- China is renewing its auto trade-in subsidies in 2025, fine-tuning the details.
- Analysts expect the subsidies to boost demand by 3 million units for the full year 2025 and support double-digit growth in the second and third quarters.
China is continuing to offer car trade-in subsidies in 2025, allaying a concern that auto consumption could suffer after the previous policy expired at the end of 2024.
A document released today by China's National Development and Reform Commission (NDRC) said the country is continuing its consumer goods trade-in support policy in 2025.
Individual consumers who scrap their old vehicles and buy new ones will be able to receive a subsidy of up to RMB 20,000 ($2,730) per vehicle if they buy a new energy vehicle (NEV) model, or RMB 15,000 per vehicle if they buy a gas vehicle with a displacement of 2.0 liters or less.
The subsidy amount is the same as the updated policy released in July 2024, but the latest policy expands the range of old vehicles that can be used for scrapping.
Under the latest policy, consumers can apply for the subsidy when they scrap their China 4 emission standard vehicles and buy new ones.

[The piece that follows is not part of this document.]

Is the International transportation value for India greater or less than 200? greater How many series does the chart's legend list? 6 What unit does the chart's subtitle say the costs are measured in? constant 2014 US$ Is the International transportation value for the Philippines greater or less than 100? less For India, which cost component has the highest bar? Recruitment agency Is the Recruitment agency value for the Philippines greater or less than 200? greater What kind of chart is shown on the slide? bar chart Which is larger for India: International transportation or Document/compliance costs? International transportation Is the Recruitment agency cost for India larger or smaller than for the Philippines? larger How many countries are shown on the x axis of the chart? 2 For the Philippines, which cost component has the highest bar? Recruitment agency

For comparison, last year's policy required eligible vehicles to be China 3 and below emission standards.
These old gasoline vehicles need to have been registered on or before June 30, 2012. And for older NEVs, the registration date needs to be December 31, 2018 and before.
Last year's policy required that the old gasoline vehicles being scrapped be registered by June 30, 2011, while the old NEVs needed to be registered by April 30, 2018.
For individual consumers who sell their old passenger cars and buy new ones, they can receive a subsidy of no more than RMB 15,000 per unit for NEVs, or RMB 13,000 for fuel vehicles.
Local governments will need to work out implementation details for the subsidies for the purchase of new cars by trade-in, according to the document released by the NDRC today.
“We regard the above-mentioned renewal of the vehicle trade-in subsidy policy as the Chinese government's latest effort to boost overall consumption, the macro economy, and NEV development,” Deutsche Bank analyst Wang Bin's team said in a research note today.
The team expects the auto trade-in subsidy program to drive full-year demand growth of 3 million units in 2025 and support double-digit growth in the second and third quarters.
They also expect some front-loaded demand in the fourth quarter, after which the NEV purchase tax rate will rise from the current 0 percent to 5 percent in 2026, which could lead to about 500,000 units of front-loaded demand.
Wang's team forecasts full-year 2025 wholesale passenger vehicle sales in China to grow 11 percent year-on-year to 30 million units.
With the same amount of subsidies across different price segments, Deutsche Bank expects lower-priced vehicles, especially lower-priced NEVs, to benefit more as they have a higher subsidy-to-price ratio.
“Among the stocks we cover, BYD would benefit the most, followed by Geely and Leapmotor,” the team said.
In 2024, more than 6.5 million applications were made to buy new cars by scrapping old cars as well as trading them in, an NDRC spokesperson said at a media briefing today.
Prior to today's announcement, EV makers including Nio (NYSE: NIO) and Li Auto (NASDAQ: LI) unveiled measures to smooth out the potential impact of the expiration of the trade-in subsidies.